Now we want to apply this classifier on whole sentences, by taking the average sentiment value for all word embeddings in the sentence.

In [None]:
from gensim.models import KeyedVectors
from nltk.tokenize import wordpunct_tokenize
from nltk.corpus import stopwords

wordVectors = KeyedVectors.load_word2vec_format('data/GoogleNews-vectors-negative300.bin', binary=True)

stopwords_en = set(stopwords.words('english'))

def clean_text(string):
    tokens = wordpunct_tokenize(string)
    return [token.lower() for token in tokens if (token.isalpha() and token.lower() not in stopwords_en)]

In [None]:
# %load solutions/words_to_sentiment.py

def words_to_sentiment(sentence):
    # Given a string representing a sentence, we want to split it into clean tokens with the clean_text function
    # Then we apply the vec_to_sentiment function to each token (if present in the vocabulary) to get a sentiment value
    # We return the average sentiment value
    ...


We can check if it is working on whole sentences now.

In [None]:
words_to_sentiment('I am happy and joyous!')

In [None]:
words_to_sentiment('I feel okay.')

In [None]:
words_to_sentiment('This is a sad day...')
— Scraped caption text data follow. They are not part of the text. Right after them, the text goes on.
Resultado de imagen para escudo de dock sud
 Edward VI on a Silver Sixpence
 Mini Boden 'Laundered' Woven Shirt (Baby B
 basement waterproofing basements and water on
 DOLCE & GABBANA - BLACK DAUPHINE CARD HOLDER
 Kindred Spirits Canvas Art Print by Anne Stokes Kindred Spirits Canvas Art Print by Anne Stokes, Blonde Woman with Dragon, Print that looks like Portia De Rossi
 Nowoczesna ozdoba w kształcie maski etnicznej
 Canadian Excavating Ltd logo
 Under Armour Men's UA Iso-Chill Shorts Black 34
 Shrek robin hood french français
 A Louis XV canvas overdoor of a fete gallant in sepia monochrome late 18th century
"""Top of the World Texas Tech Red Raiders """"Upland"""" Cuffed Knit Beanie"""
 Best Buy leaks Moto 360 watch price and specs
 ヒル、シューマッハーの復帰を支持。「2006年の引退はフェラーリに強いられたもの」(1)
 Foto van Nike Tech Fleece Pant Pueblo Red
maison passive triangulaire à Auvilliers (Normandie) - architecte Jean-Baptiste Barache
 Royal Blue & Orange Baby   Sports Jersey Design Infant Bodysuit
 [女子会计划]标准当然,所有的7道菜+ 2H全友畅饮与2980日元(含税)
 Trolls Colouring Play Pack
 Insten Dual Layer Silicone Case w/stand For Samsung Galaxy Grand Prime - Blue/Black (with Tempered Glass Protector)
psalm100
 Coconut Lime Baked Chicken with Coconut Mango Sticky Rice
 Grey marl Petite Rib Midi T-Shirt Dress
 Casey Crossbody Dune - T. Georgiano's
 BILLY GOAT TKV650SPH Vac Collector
Wow, that's great! (Sentiment score 4.78) 

Can we try on more sentences?

In [None]:
words_to_sentiment("I want to visit France")

In [None]:
words_to_sentiment("I want to visit Japan")

In [None]:
words_to_sentiment("I want to visit Congo")

In [None]:
words_to_sentiment("I want to visit Iraq")

What happened here?

In [None]:
words_to_sentiment("I like Italian food")

In [None]:
words_to_sentiment("I like Mexican food")

These sets of sentences should have similar sentiment scores, because they express the same objective idea. 

But actually, since word embeddings are trained on real-life corpuses containing prejudices and bias, they also learn these biases.

The inspiration for this third part is a tutorial that delves more deeply into this subject, available [here](http://blog.conceptnet.io/posts/2017/how-to-make-a-racist-ai-without-really-trying/). 

Some papers on the subject:
 - [*Semantics derived automatically from language corpora contain human-like biases*](https://researchportal.bath.ac.uk/en/publications/semantics-derived-automatically-from-language-corpora-necessarily),  Aylin Caliskan, Joanna J Bryson, Arvind Narayanan
 - [*Man is to Computer Programmer as Woman is to Homemaker? Debiasing Word Embeddings*](https://arxiv.org/abs/1607.06520), Tolga Bolukbasi, Kai-Wei Chang, James Zou, Venkatesh Saligrama, Adam Kalai



## Conclusion

Word Embeddings are a powerful way to encode text, even though they requires quite a lot of memory to load.

But with great power comes great responsability. Word Embeddings are often biaised, and you need to consider the influence of these biases on your application.